Filling NaN values

conditional_format
big_mart_sales
nan

#1

I am doing the basic Data Exploration and have found out that
If Outlet_Type is Grocery store, it is always a small Outlet_Size.

I want to use this information to fill some of the Nan’s in Outlet_size where Outlet_type = Grocery store.

Can someone help me , how do I use if Condition in Fillna ?

Ps: I am working with python


#2

Ok I tried a diff approach, Since I didnt knew the conventional way.
What I tried was to create a Sub Dataframe of the original DF which contains only values where Outlet_type = Grocery Store.

Now this sub set only contained values NaN and SMALL for Outlet Size.
I tried to use the fill na simply by assignig all available Nan Values to Small.
It worked without inplace = True.
But now when I add inplace = True its throwing error.

IS this a valid way to fillna, or am I missing something here.

my Code :
Grocery = df.loc[df.Outlet_Type==‘Grocery Store’]
Grocery.Outlet_Size.unique()
Grocery.Outlet_Size.fillna(‘Small’, inplace=True)
Grocery.Outlet_Size.unique()

The Error I am getting :

SettingWithCopyWarning:
A value is trying to be set on a copy of a slice from a DataFrame

See the caveats in the documentation: http://pandas.pydata.org/pandas-docs/stable/indexing.html#indexing-view-versus-copy
self._update_inplace(new_data)


#3

As mentioned in this article, you can do

#Impute the values:
df['Grocery'].fillna(mode(df['Grocery']).mode[0], inplace=True)

#4

True , but if u see, Outlet_size has a mode = Medium, but if you look at the data you see that all if the outlet_type is Grocery store, its Outlet _size is always small.

So if u just take the mode for all values, you are putting in wrong values.
SO how do we fillna for a subset of blank values where outlet_type is Grocery store,


#5

Hey @ashishpj,

I just mentioned a valid way to impute missing values.

If you want to know other techniques for it, you can refer “missing values treatment” topic in this article


#6

Hi Ashishpj,

I hope this will solve your problem

Lets think that your data set name is train

I am using numpy and Pandas to solve your problem

train['Outlet_Size'] = np.where(((train['Outlet_Size'].isnull()) & (train['Outlet_Type'] =="Grocery")),\
                                   "Small",train['Outlet_Size'])

#7

How to impute categorical variable in R using mode?

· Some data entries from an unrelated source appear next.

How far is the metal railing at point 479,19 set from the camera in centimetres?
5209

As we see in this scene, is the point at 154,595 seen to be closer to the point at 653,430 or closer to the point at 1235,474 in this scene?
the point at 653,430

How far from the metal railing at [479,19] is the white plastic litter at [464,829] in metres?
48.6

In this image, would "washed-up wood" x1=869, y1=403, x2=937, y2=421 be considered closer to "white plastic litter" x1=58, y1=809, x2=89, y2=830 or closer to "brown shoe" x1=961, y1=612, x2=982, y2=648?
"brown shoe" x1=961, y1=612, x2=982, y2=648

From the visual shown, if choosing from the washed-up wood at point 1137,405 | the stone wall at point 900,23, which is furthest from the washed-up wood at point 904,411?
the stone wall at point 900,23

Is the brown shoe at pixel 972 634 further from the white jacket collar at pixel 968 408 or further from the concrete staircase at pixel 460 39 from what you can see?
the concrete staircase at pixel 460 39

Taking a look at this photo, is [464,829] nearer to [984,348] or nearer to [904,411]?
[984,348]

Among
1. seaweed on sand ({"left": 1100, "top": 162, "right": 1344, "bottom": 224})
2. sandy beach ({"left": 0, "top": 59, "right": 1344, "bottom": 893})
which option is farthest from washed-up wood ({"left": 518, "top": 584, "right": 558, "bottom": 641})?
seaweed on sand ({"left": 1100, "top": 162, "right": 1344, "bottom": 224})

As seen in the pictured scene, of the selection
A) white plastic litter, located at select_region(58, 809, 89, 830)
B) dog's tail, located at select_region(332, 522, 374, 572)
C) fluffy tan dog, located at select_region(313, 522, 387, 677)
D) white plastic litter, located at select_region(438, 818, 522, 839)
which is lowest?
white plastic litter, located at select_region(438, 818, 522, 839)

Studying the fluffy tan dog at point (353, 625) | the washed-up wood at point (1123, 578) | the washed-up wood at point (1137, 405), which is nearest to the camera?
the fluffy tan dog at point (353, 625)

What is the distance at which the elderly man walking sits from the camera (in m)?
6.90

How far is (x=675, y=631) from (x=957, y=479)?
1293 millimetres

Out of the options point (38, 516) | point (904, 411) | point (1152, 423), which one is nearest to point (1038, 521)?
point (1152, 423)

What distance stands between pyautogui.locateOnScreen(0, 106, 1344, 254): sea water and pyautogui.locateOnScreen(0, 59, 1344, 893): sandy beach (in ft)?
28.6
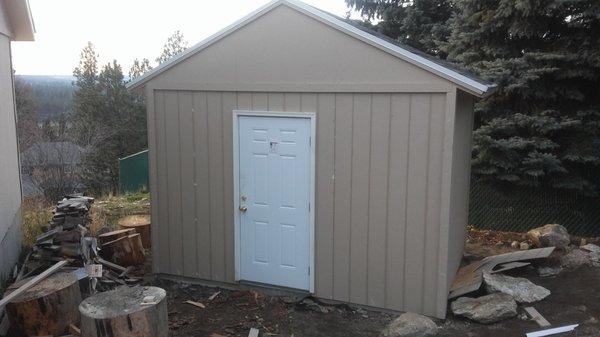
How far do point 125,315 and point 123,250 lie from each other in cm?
339

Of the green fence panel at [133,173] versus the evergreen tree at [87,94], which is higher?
the evergreen tree at [87,94]

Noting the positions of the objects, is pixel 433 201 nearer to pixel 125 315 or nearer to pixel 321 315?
pixel 321 315

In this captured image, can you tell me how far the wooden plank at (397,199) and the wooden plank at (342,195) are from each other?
49cm

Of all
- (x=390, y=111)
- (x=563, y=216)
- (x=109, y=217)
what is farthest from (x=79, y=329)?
(x=563, y=216)

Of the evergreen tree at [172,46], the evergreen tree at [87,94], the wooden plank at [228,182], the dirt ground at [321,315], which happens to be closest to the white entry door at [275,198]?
the wooden plank at [228,182]

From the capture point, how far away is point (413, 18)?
42.8 feet

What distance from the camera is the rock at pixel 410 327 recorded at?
18.3ft

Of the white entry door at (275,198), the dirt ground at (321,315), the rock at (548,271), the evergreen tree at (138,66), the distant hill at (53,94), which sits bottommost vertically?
the dirt ground at (321,315)

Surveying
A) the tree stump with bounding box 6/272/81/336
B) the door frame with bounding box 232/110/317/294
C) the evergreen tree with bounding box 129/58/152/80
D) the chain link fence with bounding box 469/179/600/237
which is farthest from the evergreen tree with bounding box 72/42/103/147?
the tree stump with bounding box 6/272/81/336

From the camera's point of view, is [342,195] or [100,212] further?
[100,212]

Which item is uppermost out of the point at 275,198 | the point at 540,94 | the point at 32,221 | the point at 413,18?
the point at 413,18

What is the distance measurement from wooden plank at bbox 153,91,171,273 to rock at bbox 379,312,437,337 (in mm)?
3223

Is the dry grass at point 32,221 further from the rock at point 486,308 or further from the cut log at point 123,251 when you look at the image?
the rock at point 486,308

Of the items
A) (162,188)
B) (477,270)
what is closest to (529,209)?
(477,270)
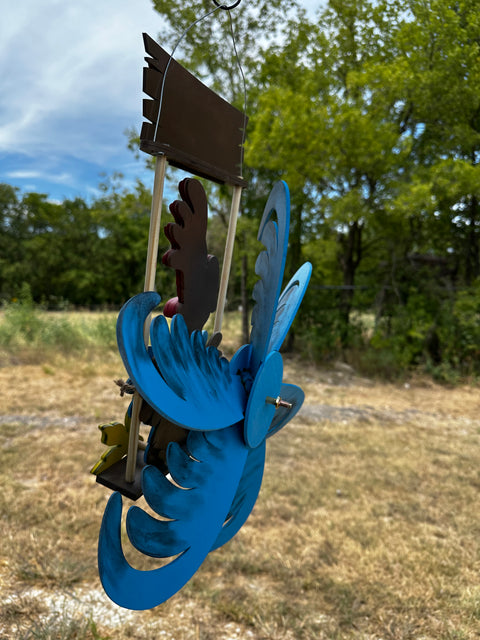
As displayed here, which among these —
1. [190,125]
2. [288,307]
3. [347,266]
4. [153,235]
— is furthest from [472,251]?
[153,235]

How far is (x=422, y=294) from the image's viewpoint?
24.0ft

Someone please help in filling missing values of “Outlet_Size” using Mode based on “Outlet_Type” in R


#8

Hi @subrato312, try the following code to impute the missing data with the mode of Outlet_Size.

missing_index = which(df$Outlet_Size == "")
for(i in missing_index){
  
  x = df$Outlet_Type[i]
  y = df %>% filter(Outlet_Type == x) %>% group_by(Outlet_Size) %>% summarise(count = n()) %>% top_n(1)
  df$Outlet_Size[i] = y$Outlet_Size
  
}